-- Material shown start --

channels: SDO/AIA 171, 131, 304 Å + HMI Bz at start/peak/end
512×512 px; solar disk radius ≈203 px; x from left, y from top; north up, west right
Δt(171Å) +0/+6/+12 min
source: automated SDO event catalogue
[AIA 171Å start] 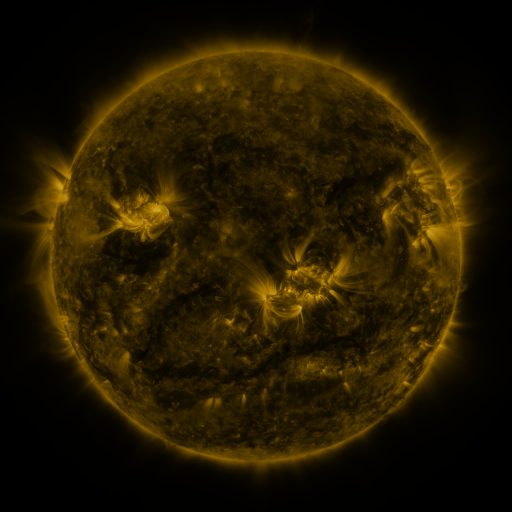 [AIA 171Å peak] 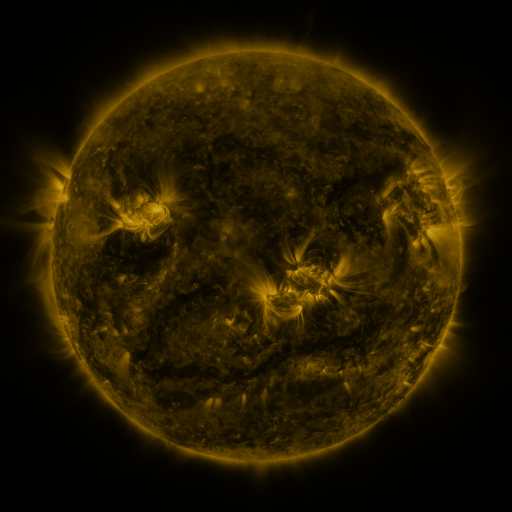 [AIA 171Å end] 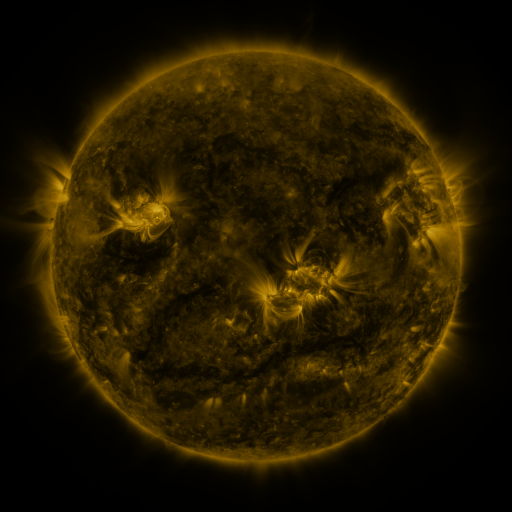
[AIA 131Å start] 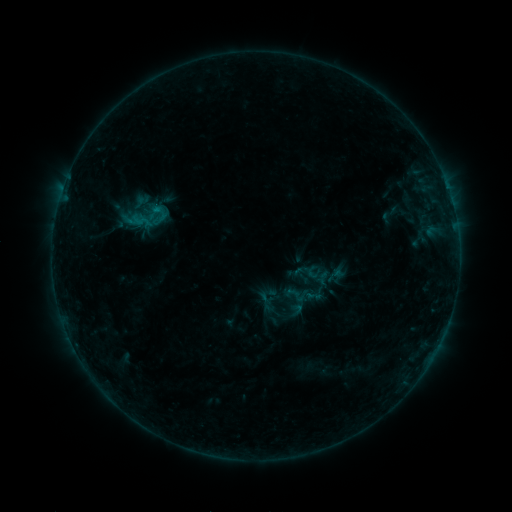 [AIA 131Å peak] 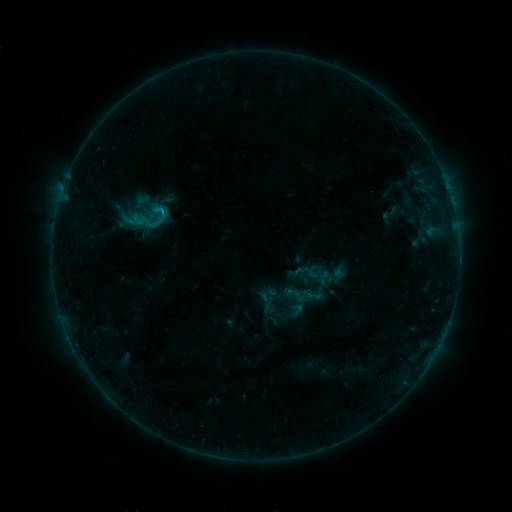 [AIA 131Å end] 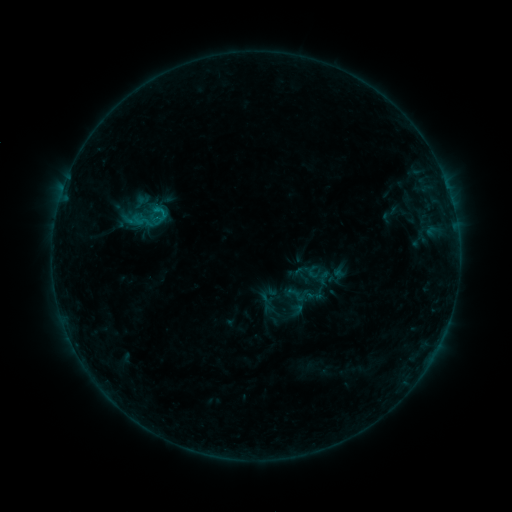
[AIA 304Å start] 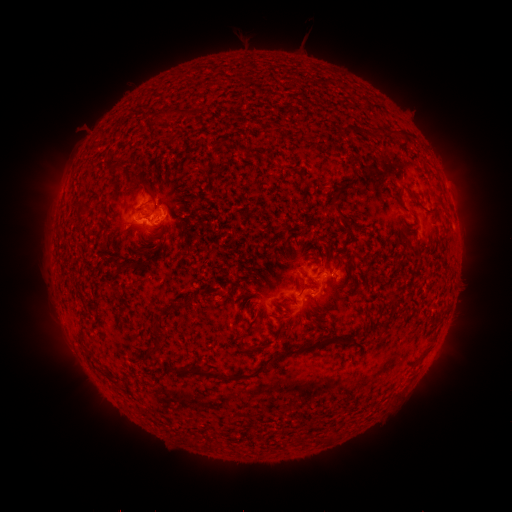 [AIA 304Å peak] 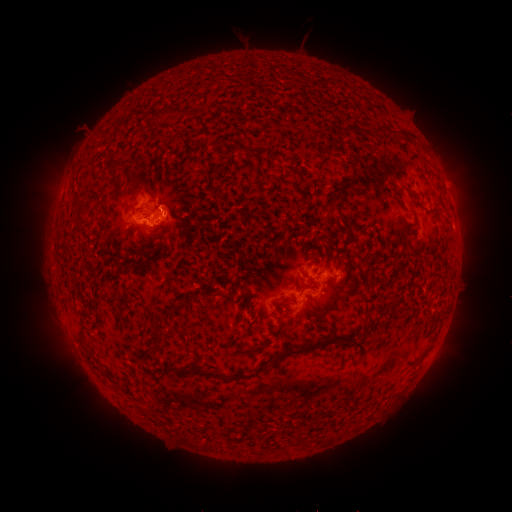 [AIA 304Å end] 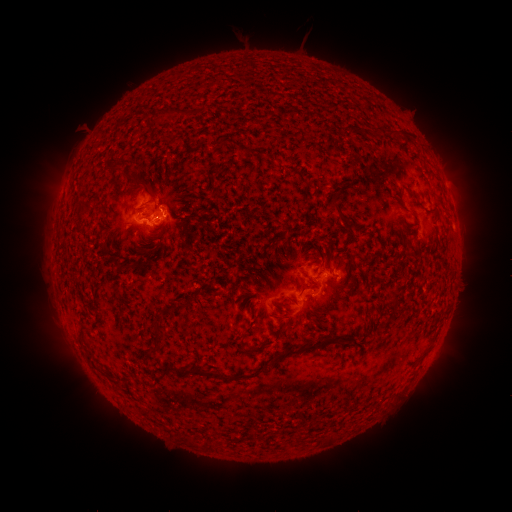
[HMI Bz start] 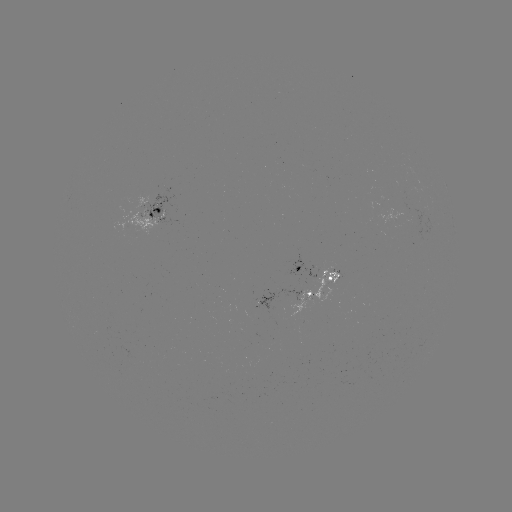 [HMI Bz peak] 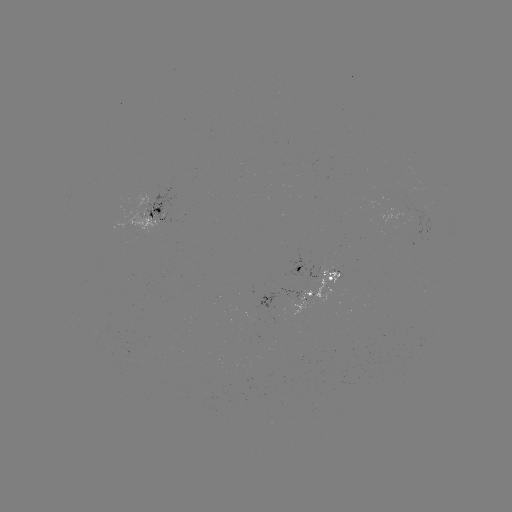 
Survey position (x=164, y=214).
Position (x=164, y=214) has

-- Material shown end --

= Directive =
Quote the listing word for word, from its first line through the line that contains "source: automated SDO event catalogue", including both of those lines.

= Problem solution =
channels: SDO/AIA 171, 131, 304 Å + HMI Bz at start/peak/end
512×512 px; solar disk radius ≈203 px; x from left, y from top; north up, west right
Δt(171Å) +0/+6/+12 min
source: automated SDO event catalogue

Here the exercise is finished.